§ 与えられた課題 1: 『コーダあいのうた』の紹介文によると、この映画で母親役を演じているのは誰ですか。
§ 与えられた課題 2: 『コーダあいのうた』の紹介文から、「①『エール!(原題:La famille Bélier)』(2014)リメイク作であること」を含む語句で始まり「⑧音楽の力を感じさせる。」で終わる部分を、そのまま書き写してください。
§ 与えられた課題 3: 『コーダあいのうた』の紹介文を、最後の文に続けて書き進めてください。

§ 本文:
シアン・ヘダー監督の映画『コーダあいのうた(原題:CODA)』(2021)には、きになるテーマがたくさん含まれていました。
とにかく多いので羅列してみます。

①『エール!(原題:La famille Bélier)』(2014)リメイク作であること
②CODAとはChild of Deaf Adults(聾者 の親と暮らす子供)の略称
③主人公のルビーは、子供の頃から家族のケアをする「ヤングケアラー」
④聾者を演じているのは、聾者の俳優 
⑤聾者の俳優で初めてオスカーを獲得したマーリー・マトリンが母親役
⑥アメリカ手話(ASL)を使って家族が会話している
⑦普遍的な家族の物語になっている
⑧音楽の力を感じさせる。
⑨高校時代の恋をさわやかに描いている

フランスの映画『エール!』(2014)のリメイク作で、ほぼ同じストーリーなのですが、オリジナルよりも『コーダあいのうた』のほうが、多様な要素をより分かりやすく描いていると感じました。

§ 提示された記録:
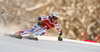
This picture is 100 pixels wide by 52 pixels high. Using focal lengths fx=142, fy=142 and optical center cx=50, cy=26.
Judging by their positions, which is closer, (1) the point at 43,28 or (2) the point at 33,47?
(2) the point at 33,47

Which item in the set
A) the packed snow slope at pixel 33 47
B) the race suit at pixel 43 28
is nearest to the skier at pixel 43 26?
the race suit at pixel 43 28

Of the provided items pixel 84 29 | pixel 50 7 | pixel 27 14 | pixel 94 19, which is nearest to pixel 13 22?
pixel 27 14

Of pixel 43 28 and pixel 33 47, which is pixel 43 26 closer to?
pixel 43 28

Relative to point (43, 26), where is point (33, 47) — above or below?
below

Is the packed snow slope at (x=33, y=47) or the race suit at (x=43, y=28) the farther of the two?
the race suit at (x=43, y=28)

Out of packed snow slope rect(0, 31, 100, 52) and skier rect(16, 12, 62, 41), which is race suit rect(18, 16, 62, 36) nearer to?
skier rect(16, 12, 62, 41)

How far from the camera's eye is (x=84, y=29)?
9.41 metres

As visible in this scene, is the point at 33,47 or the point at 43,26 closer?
the point at 33,47

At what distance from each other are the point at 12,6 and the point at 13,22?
1.05 meters

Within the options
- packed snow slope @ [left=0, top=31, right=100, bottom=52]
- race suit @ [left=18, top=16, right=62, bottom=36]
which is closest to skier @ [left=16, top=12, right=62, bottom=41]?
race suit @ [left=18, top=16, right=62, bottom=36]

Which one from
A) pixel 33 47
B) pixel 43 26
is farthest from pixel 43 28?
pixel 33 47

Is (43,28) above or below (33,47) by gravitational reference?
above

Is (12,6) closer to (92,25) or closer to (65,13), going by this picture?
(65,13)

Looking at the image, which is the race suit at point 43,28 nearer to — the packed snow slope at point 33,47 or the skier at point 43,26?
the skier at point 43,26
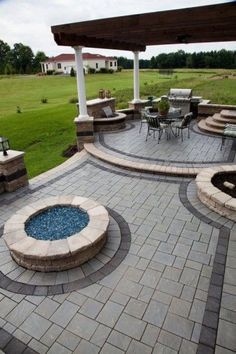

§ 課題の解答 1: 聾者の俳優として初めてオスカーを獲得したマーリー・マトリンです。

§ 課題の解答 2:
①『エール!(原題:La famille Bélier)』(2014)リメイク作であること
②CODAとはChild of Deaf Adults(聾者 の親と暮らす子供)の略称
③主人公のルビーは、子供の頃から家族のケアをする「ヤングケアラー」
④聾者を演じているのは、聾者の俳優 
⑤聾者の俳優で初めてオスカーを獲得したマーリー・マトリンが母親役
⑥アメリカ手話(ASL)を使って家族が会話している
⑦普遍的な家族の物語になっている
⑧音楽の力を感じさせる。

§ 課題の解答 3:
上記の9つの部分は、映画を鑑賞したみなさんと、とことん語り合ってみたいほど魅力的です。印象的なシーンがたくさんある映画でしたが、今回は、特に心にのこった3つのシーンについて記しておきたいと思います。

※シーンについてのネタバレになる描写があります。

①音楽教師になったことに後悔はない。天職だと思っている

ヤングケアラーのルビーは、家業の漁業を手伝っているので、恋人も、勉強も、遊びにも没頭することができない高校3年生です。
でも、ちょっと気になる男子がいて、彼がコーラス部に入ると知り、思わず自分もエントリーしてしまう可愛い部分もあります。
このコーラス部の先生が素晴らしい教師でした。彼も音楽の道でアーティストとしては成功できなくて、音楽教師になっているわけですが、「教師として生徒に音楽の素晴らしさを教えられることは最高の喜びだ。」というようなことを真剣な表情で語るシーンがありました。
彼がルビーの音楽の才能を見出すのですが、このように生徒の才能を導き、渾身の指導をしてくれる先生って、ほんとうに存在するのでしょうか?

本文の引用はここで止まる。